SELECTED PASSAGE ▸
········

The fact that the company is making this commitment to customer is a proof that the company is trying to help customer as decision makers that they could be protected by the company’s policies. It is therefore useful to the customers that they are given importance by the company and at the same time, the company is benefiting in terms of advertising being made in the announcements with the intension of building a long term relationship with its customers (Mobinil, 2008a)

 

How is the company’s commitment to its employees?

Mobinil considers its employees as its most valued asset. It asserts that its liability to succeed depends on the integrity, knowledge, skills, diversity, and teamwork of our employees. Hence, the company claims to shape a challenging, fair, firm and productive work environment that gives emphasis to mutual respect and teamwork. It also strives to reward high performance and as it compromises to be responsive to the needs of its employees by being committed to providing equitable compensation, excellent working conditions, and a fair atmosphere with great opportunities for professional growth (Mobinil, 2008a).

The company declares its being an equal opportunity employer and its prides itself with the Equal Employment Opportunity policy (EEO). Under the policy there will be no discrimination as to age, gender, religion, disability, or marital status.

The employees would be very happy to note if these policies being announced are indeed being followed by the company. But the presumption is that the company should be more prone to obey what is declared because the responsibility is higher if there is knowledge and deliberation under the principles of business ethics.

 

How committed is Mobinil to its Shareholders?

By adopting the value of tolerance and diversity, the company hopes to accomplish its commitment to its shareholders. The company believes in the power of diversity as it strives to create a culture where tolerance and respect exist between employees. Its asserts that diversity of people brings strength to its Mobinil team. In spite of differences in backgrounds, roles, age, gender, religion, or physical ability, the company believes that the same will bring value to the company through its work. Thus the need also treat each other fairly. (Mobinil, 2008a)

········

[Source data]
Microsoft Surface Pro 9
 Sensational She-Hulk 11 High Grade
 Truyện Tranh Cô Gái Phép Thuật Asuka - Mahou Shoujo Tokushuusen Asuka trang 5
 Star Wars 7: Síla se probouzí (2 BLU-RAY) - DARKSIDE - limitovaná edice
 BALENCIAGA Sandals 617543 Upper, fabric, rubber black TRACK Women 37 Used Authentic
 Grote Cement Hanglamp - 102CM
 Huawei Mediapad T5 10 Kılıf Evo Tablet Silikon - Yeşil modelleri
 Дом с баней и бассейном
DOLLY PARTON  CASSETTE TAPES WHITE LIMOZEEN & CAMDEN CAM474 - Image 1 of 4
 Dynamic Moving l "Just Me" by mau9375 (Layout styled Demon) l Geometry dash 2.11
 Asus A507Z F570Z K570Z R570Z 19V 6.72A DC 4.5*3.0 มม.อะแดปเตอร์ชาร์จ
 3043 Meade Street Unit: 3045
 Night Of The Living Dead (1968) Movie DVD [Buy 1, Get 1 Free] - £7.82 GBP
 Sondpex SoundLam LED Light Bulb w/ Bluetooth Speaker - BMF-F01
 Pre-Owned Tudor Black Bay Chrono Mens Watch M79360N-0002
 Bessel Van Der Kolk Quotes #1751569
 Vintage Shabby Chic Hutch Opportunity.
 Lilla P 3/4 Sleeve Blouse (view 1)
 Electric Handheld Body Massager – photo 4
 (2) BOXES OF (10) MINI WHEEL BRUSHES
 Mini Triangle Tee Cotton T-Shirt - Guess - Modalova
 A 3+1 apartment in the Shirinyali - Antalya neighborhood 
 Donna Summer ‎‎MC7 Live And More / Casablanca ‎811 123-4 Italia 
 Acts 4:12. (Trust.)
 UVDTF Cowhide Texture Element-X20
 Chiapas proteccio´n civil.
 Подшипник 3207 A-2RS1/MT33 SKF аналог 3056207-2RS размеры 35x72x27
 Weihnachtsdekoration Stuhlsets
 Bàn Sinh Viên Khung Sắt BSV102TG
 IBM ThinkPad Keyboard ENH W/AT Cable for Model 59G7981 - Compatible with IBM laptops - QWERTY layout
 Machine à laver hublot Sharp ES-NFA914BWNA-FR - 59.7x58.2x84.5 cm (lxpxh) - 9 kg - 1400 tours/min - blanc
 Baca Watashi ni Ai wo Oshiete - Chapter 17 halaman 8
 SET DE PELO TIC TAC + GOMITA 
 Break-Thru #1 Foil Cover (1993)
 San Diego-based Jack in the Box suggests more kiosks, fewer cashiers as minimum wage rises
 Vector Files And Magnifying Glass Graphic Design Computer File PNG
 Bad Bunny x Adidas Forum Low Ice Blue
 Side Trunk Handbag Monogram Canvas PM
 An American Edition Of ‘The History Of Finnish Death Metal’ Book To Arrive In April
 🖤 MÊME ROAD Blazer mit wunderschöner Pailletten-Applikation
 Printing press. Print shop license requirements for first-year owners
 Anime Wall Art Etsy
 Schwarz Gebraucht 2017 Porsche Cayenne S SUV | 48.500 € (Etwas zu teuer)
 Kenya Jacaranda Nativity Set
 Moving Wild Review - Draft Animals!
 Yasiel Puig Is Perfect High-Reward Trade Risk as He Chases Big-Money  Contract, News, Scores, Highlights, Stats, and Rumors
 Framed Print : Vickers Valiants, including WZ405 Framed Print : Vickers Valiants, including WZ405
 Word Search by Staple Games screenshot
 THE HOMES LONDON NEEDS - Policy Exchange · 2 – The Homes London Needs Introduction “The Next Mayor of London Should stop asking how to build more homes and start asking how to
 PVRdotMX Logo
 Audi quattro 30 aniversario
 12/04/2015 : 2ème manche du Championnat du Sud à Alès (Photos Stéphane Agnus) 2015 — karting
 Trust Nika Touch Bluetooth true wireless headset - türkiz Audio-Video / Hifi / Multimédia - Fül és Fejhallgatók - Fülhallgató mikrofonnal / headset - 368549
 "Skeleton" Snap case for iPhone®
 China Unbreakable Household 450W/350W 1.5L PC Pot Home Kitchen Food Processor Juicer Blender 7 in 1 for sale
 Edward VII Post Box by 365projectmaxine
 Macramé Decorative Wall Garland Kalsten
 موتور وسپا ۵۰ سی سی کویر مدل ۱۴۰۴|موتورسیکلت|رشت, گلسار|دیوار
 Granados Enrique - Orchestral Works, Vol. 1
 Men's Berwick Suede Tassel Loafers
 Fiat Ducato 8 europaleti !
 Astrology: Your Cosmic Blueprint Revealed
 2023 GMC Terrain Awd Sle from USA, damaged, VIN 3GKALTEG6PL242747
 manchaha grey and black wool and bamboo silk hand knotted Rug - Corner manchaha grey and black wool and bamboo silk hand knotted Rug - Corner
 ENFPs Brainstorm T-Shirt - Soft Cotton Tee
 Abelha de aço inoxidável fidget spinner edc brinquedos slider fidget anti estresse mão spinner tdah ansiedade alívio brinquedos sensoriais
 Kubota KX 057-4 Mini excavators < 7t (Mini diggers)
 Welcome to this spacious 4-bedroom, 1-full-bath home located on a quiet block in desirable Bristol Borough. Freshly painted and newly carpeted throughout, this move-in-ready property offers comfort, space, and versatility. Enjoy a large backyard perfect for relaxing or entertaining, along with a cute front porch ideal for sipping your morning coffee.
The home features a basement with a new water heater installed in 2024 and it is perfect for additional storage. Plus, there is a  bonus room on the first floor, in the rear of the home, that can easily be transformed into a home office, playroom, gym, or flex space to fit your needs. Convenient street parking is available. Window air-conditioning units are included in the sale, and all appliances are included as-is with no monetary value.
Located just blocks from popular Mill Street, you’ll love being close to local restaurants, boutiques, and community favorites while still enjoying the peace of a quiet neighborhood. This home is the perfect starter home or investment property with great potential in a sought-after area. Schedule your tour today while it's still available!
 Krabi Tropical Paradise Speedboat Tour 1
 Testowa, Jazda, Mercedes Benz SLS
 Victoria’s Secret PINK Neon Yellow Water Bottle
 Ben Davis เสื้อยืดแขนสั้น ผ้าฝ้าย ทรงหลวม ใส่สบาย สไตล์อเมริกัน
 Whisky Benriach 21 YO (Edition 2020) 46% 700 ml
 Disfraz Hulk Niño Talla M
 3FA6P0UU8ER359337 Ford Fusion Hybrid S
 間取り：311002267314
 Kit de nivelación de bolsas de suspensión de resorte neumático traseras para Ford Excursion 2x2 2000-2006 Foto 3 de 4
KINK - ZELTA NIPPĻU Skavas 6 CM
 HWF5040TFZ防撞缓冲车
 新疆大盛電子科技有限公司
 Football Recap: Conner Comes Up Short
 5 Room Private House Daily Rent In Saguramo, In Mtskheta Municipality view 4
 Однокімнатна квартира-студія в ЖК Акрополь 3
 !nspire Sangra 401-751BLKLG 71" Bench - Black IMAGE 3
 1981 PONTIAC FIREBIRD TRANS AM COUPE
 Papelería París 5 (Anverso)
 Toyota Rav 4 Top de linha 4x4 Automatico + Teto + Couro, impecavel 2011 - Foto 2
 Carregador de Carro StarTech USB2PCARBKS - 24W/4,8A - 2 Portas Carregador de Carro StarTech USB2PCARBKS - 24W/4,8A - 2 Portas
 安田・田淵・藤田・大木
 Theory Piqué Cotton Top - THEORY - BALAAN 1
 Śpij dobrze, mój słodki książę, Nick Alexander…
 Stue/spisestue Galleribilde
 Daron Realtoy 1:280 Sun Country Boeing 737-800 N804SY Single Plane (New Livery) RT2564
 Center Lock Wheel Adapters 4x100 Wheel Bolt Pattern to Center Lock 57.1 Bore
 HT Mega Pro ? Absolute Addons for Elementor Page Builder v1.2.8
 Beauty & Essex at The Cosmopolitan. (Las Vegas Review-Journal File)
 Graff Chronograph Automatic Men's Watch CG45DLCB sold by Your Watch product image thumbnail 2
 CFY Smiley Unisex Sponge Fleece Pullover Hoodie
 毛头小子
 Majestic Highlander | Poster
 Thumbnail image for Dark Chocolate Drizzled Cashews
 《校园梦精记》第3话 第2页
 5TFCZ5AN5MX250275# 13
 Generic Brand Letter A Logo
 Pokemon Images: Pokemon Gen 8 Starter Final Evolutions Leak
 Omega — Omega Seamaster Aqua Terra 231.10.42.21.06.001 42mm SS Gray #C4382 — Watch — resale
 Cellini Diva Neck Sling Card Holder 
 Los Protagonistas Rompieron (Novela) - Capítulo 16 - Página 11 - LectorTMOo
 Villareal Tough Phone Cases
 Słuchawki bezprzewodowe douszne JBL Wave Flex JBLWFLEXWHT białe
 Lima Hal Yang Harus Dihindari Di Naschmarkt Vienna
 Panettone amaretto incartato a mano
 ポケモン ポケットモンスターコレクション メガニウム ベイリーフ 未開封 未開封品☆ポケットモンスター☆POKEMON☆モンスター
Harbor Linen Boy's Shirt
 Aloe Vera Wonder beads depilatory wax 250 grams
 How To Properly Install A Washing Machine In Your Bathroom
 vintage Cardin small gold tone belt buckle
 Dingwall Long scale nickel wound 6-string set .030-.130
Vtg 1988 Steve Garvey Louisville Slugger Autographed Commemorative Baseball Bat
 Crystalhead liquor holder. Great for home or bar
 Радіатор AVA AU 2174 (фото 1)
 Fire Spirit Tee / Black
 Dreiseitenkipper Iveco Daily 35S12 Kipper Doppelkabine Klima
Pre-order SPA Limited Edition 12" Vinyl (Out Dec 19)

········

TASK LIST ▸
A. Using the passage on Mobinil's commitments, decide whether each statement agrees with it: (i) Mobinil regards its employees as its most valued asset; (ii) the Equal Employment Opportunity policy rules out discrimination based on nationality; (iii) the company seeks to meet its commitment to shareholders by adopting the value of tolerance and diversity. For each, answer yes or no and quote the words of the passage that settle it.
B. According to the passage on Mobinil's commitments, which policy does the company take pride in as an equal opportunity employer?
C. Pick up the passage on Mobinil's commitments after its final sentence and continue it.

ANSWERS FOR THE EXERCISE ▸
A.
(i) Yes: "Mobinil considers its employees as its most valued asset."
(ii) No: "Under the policy there will be no discrimination as to age, gender, religion, disability, or marital status."
(iii) Yes: "By adopting the value of tolerance and diversity, the company hopes to accomplish its commitment to its shareholders."

B. The Equal Employment Opportunity policy (EEO).

C.
The company’s respect for its shareholders has its roots in its desire respect each and every person the company interacts with during its business dealings including costumers, employees, suppliers and all parties that have a business relationship with Mobinil.

The company also declares that its commitment to its shareholders is to maximize earnings and build long term success responsibly.  It believes in the need to maintain a strong financial position to depend on providing the best service to its customers. It also declares to provide its share holders with honest and accurate information about its financial position based on Egyptian Stock Exchange laws and regulations (Mobinil, 2008a)

In so far as protecting company resources and assets is concerned, Mobinil asserts treating said resources and assets with extreme care as if these were owned by the company management. The company then expects to make every effort to ensure that intellectual Property and Mobinil’s know-how and projects get their required protection as it believes that the company is accountable to its share holders for safeguarding these company’s assets (Mobinil, 2008a)

 

How committed is Mobinil to Accurate Financial Reporting?

The company is committed in having accuracy in communication. It does this by making it sure that all financial transaction are recorded, prepared and reported according to the proper accounting rules and standards as required by Egyptian laws and regulations. It therefore wants all of its financial books and records to properly account for all assets, liabilities, revenues and expenses. The company declares its Financial

Statements are reflective of its financial position accurately and honestly. It also declares to have complied with the rules and regulations of the Capital Market Authority and Egyptian Stock Exchange.

It is committed to adhering to the highest standards of business practices, and abiding by all laws and regulations that the company is subject to including complying with all corporate governance and internal control rules that it is subject to as well as all legal obligations as required by its shareholders (Mobinil, 2008a).

 

How committed is Mobinil to its suppliers?

The company is committed to the highest standards of purchasing and contracting practices that are based on quality, service, timeliness and cost when selecting its suppliers, contractors, agencies and consultants. It declared that the purchase of supplies, materials and services must preserve the integrity of Mobinil’s procurement process as it adopts  no favoritism when selecting a vendor or any third party with whom the establishes a business relationship (Mobinil, 2008a)

 

How committed is the company to the community?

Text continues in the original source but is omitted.